# TEXTAUSZUG
--------

So kru­de das wirkt, ein sol­ches Bewusst­seins­pro­blem wird auch in ande­ren Bei­trä­gen aus­fin­dig gemacht, etwa im Ruf nach einer „libe­ra­len Mul­ti­tu­de“ (Appa­du­rai), der For­de­rung nach einem Bewusst­sein für die glo­bal geteil­ten Her­aus­for­de­run­gen der Kli­ma­ka­ta­stro­phe (Latour) oder der For­mie­rung der „amor­phen Grup­pe“ der „ver­netz­ten Indi­vi­du­en“ (Mason). Die­ser offen­kun­di­ge Idea­lis­mus ist aber nicht das eigent­li­che Pro­blem. Er könn­te bes­ten­falls als Bei­trag einer plu­ra­lis­ti­schen Debat­te gel­ten, die auch ande­re Ver­feh­lun­gen ganz kon­kret zulässt, etwa wenn Eva Ill­ouz die BDS-Kam­pa­gne als legi­ti­men Akti­vis­mus gegen den rech­ten Fun­da­men­ta­lis­mus dar­stellt oder Wolf­gang Stre­eck mit reak­tio­nä­rem Natio­na­lis­mus koket­tiert. Das Pro­blem ist, dass jener Mys­ti­zis­mus hier den ulti­ma­ti­ven Hori­zont bildet.

Auch dort, wo sich die Ursa­chen­for­schung bemüht, tat­säch­li­che Zusam­men­hän­ge über das Offen­sicht­li­che hin­aus her­aus­zu­ar­bei­ten. Nan­cy Fra­sers Begriff des pro­gres­si­ven Neo­li­be­ra­lis­mus etwa stellt auf die ideo­lo­gi­sche Ver­bin­dung zwi­schen einer Trans­for­ma­ti­on des Kapi­ta­lis­mus und der lin­ken Hin­wen­dung zum indi­vi­du­el­len Auto­no­mieide­al ab, die sich zu einem eli­tä­ren Herr­schafts­pro­jekt ver­quickt. Auch Oli­ver Nachtw­eys Erklä­rungs­ver­such zum „Umschlag von Auto­no­mie in Auto­ri­ta­ris­mus“ durch Pro­zes­se der regres­si­ven Moder­ni­sie­rung, die in der Auf­kün­di­gung bestimm­ter sozia­ler Stan­dards (etwa der Mobi­li­tät) in die Ent­zi­vi­li­sie­rung führt, sucht nach einem rea­len Wirkzusammenhang.

--------

# GEGEBENE DATEN
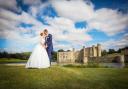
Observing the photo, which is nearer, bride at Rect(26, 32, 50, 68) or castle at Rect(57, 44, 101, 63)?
bride at Rect(26, 32, 50, 68)

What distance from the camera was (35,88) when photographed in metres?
3.84

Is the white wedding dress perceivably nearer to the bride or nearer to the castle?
the bride

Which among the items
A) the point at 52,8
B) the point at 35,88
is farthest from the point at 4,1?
the point at 35,88

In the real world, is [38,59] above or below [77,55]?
below

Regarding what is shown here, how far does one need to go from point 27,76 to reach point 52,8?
478 cm

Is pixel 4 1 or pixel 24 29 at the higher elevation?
pixel 4 1

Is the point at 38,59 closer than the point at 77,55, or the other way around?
the point at 38,59

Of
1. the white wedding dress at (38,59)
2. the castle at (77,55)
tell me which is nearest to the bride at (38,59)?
the white wedding dress at (38,59)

--------

# AUFGABEN
[A] Beantworte anhand des Textauszugs:
(i) Wer fordert ein Bewusstsein für die global geteilten Herausforderungen der Klimakatastrophe?
(ii) Welche Kampagne stellt Eva Illouz als legitimen Aktivismus dar, und gegen was richtet sich dieser?
(iii) Worauf stellt Nancy Frasers Begriff des progressiven Neoliberalismus ab?
[B] Erläutere, weshalb der offenkundige Idealismus laut Textauszug nicht das eigentliche Problem ist.
[C] Führe den Textauszug über die Debattenbeiträge von Appadurai, Latour, Fraser und Nachtwey im Anschluss an seinen letzten Satz fort.

# GEGEBENE ANTWORTEN
[A]
(i) Latour.
(ii) Die BDS-Kampagne, dargestellt als legitimer Aktivismus gegen den rechten Fundamentalismus.
(iii) Auf die ideologische Verbindung zwischen einer Transformation des Kapitalismus und der linken Hinwendung zum individuellen Autonomieideal, die sich zu einem elitären Herrschaftsprojekt verquickt.

[B] Er könnte bestenfalls als Beitrag einer pluralistischen Debatte gelten, die auch andere Verfehlungen ganz konkret zulässt. Das eigentliche Problem ist, dass jener Mystizismus den ultimativen Horizont bildet.

[C]
An die­sen ana­ly­tisch scharf­sin­nigs­ten Momen­ten zeigt sich schließ­lich, wor­in der idea­lis­ti­sche Erkennt­nistrick besteht. Schein­bar fin­det man Ursa­chen bestimm­ter regres­si­ver Phä­no­me­ne, aber man fin­det sie in einem Zir­kel­schluss: Die Regres­si­on in der Moder­ne ist Aus­druck einer regres­si­ven Moder­ne, die Hin­wen­dung zur Rech­ten ist Aus­druck des schei­tern­den Libe­ra­lis­mus, der auto­ri­tä­re Natio­na­lis­mus ist Aus­druck des natio­nal­öko­no­mi­schen Sou­ve­rä­ni­täts­ver­lusts in der Glo­ba­li­sie­rung etc. Die Tau­to­lo­gie ersetzt die Erkennt­nis und die idea­lis­ti­sche Kreis­be­we­gung die Ana­ly­se eines Gesamtzusammenhangs.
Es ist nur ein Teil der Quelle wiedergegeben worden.